取り組む課題:
(A) 既存不適格物件についての文章から、「どんなリスクが潜んでいるかわ」を含む語句で始まり「記載があれば注意が必要です。」で終わる部分を、一字も変えずに抜き出して返してください。
(B) 既存不適格物件についての文章を、最後の文のあとから書き継いでください。

----- 文書の抜粋

どんなリスクが潜んでいるかわからない「家と土地」。髙橋土地家屋調査士事務所代表・髙橋輝氏の著書『買ってはいけない家と土地』(自由国民社)より一部を抜粋・編集し、自宅を購入する際、調べておきたいポイントについて紹介していきます。

建築当初は法律を守っている建物だったのだけど…

・広告では、大事なことは小さな文字で書いてある

 

建築した当時は建築基準法を遵守して建築されたものの、建築基準法の法改正により現在は建ぺい率や容積率がオーバーになった物件を既存不適格物件(既存不適格建築物)といいます。

 

建物を建て替える時には、現行法による建ぺい率・容積率を守らなければならないので、以前より小さい建物しか建てられないことになります。このような物件が実際に売り出されているのを目にすることは多くありますので、チラシや広告に「既存不適格」の記載があれば注意が必要です。

 

なぜ注意が必要なのかというと、住宅ローンを組んで購入しようとしても、金融機関が融資してくれないことがあるからです。既存不適格物件を検討している場合は、しっかりと融資してもらえるかどうかを確認してから購入を決めましょう。

 

また、住宅ローンが組めないことがあるという理由で、買う人が限られることから、将来売却する時には、近隣の相場より安い価格でしか売れなかったり、なかなか買い手がつかない可能性もあります。しかし、世の中にはこうしたリスクのある既存不適格物件をあえて購入する方もいます。

 

一般の購入者が手を出しづらいのを逆手に取って、安く購入して、既存の建物をリフォームして住むのです。この場合は、現状の建物の大きさをそのまま利用できるメリットがあります。将来のリスクを理解して住むなら、お買い得な物件と言えるかもしれません。

----------
----- 提供された資料

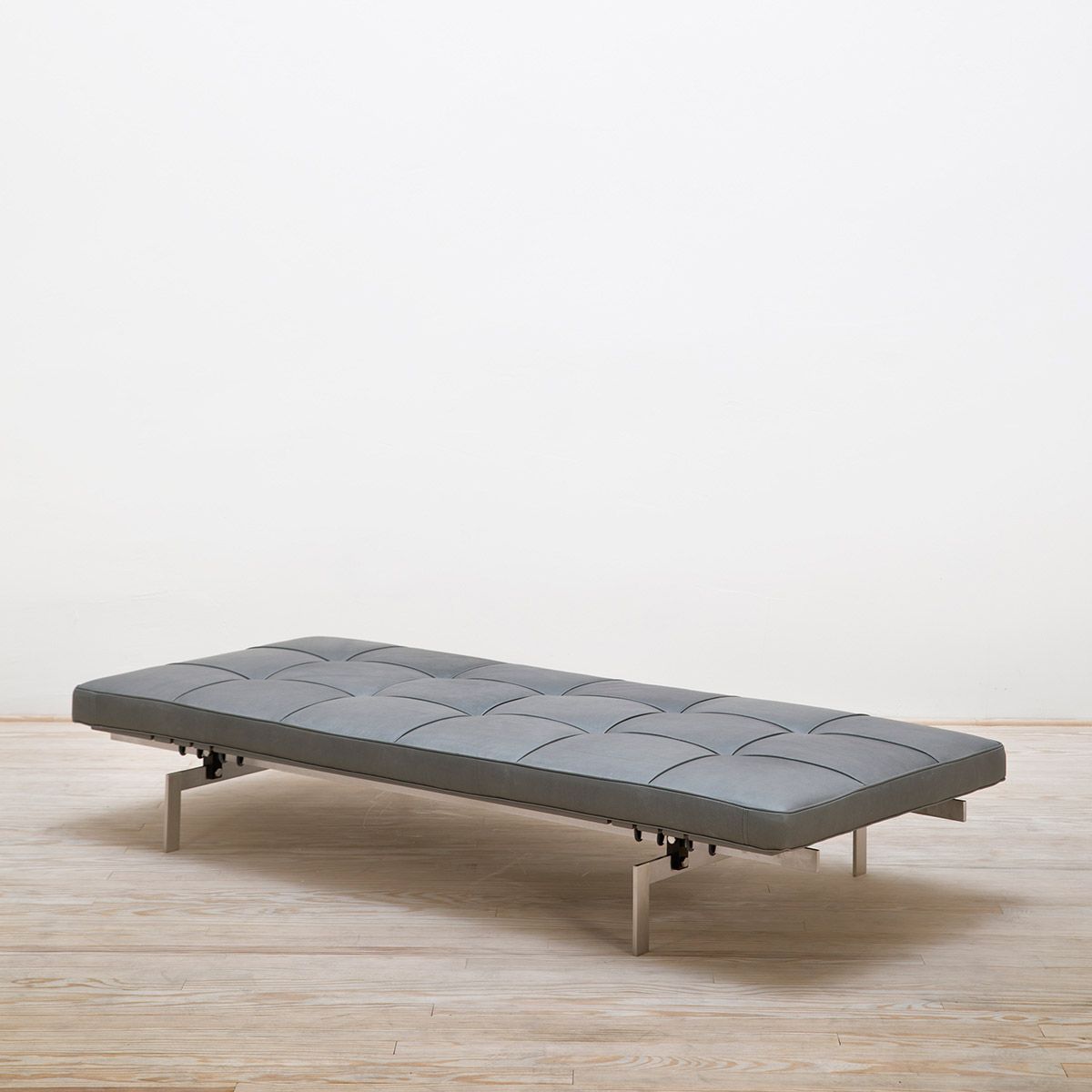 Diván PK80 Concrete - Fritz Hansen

----------
----- 提供された資料

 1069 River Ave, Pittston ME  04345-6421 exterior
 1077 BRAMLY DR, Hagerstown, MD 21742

----------

問題の解答:
(A)
どんなリスクが潜んでいるかわからない「家と土地」。髙橋土地家屋調査士事務所代表・髙橋輝氏の著書『買ってはいけない家と土地』(自由国民社)より一部を抜粋・編集し、自宅を購入する際、調べておきたいポイントについて紹介していきます。

建築当初は法律を守っている建物だったのだけど…

・広告では、大事なことは小さな文字で書いてある

 

建築した当時は建築基準法を遵守して建築されたものの、建築基準法の法改正により現在は建ぺい率や容積率がオーバーになった物件を既存不適格物件(既存不適格建築物)といいます。

 

建物を建て替える時には、現行法による建ぺい率・容積率を守らなければならないので、以前より小さい建物しか建てられないことになります。このような物件が実際に売り出されているのを目にすることは多くありますので、チラシや広告に「既存不適格」の記載があれば注意が必要です。

(B)
 

勘違いしてはいけないのが、既存不適格建築物と違法建築物はイコールではないという点です。違法建築物は、合法に建物を建築した後、役所の許可を得ずに増築などをしてしまったケースです。もちろん当初から建築基準法の規定を守らずに建築してしまったものも同様です。違法建築物の場合は、金融機関の融資はかなり難しくなると思って下さい。

「事故物件」気にならない人ならかなりお得?

・自然死より、凶悪事件の方が安くなる

 

事故物件とは、自然死や自殺、殺人事件などがあった物件です。心理的瑕疵(しんりてきかし)物件とも言われます。

 

こうした事故物件は、気にしない方であれば、相場より安く物件を購入できることが多いのです。事故物件は、近隣相場より10〜50%程度安く売り出されることが多いからです。事故物件の価格は、想像できると思いますが、凶悪事件の方が安くなります。

 

概算ですが、次の価格が目安と考えられます。

 

自然死―通常価格の90%

殺人―通常価格の70〜80%

火事―通常価格の50〜70%

 

当然、不動産業者には契約前に説明義務があり、買主にはきちんと告知しなければなりません。「事故物件だと知っていたら買わない」という方が多い中で、近年では事故物件を専門に扱う業者もいます。興味がある方は探してみてはいかがでしょうか。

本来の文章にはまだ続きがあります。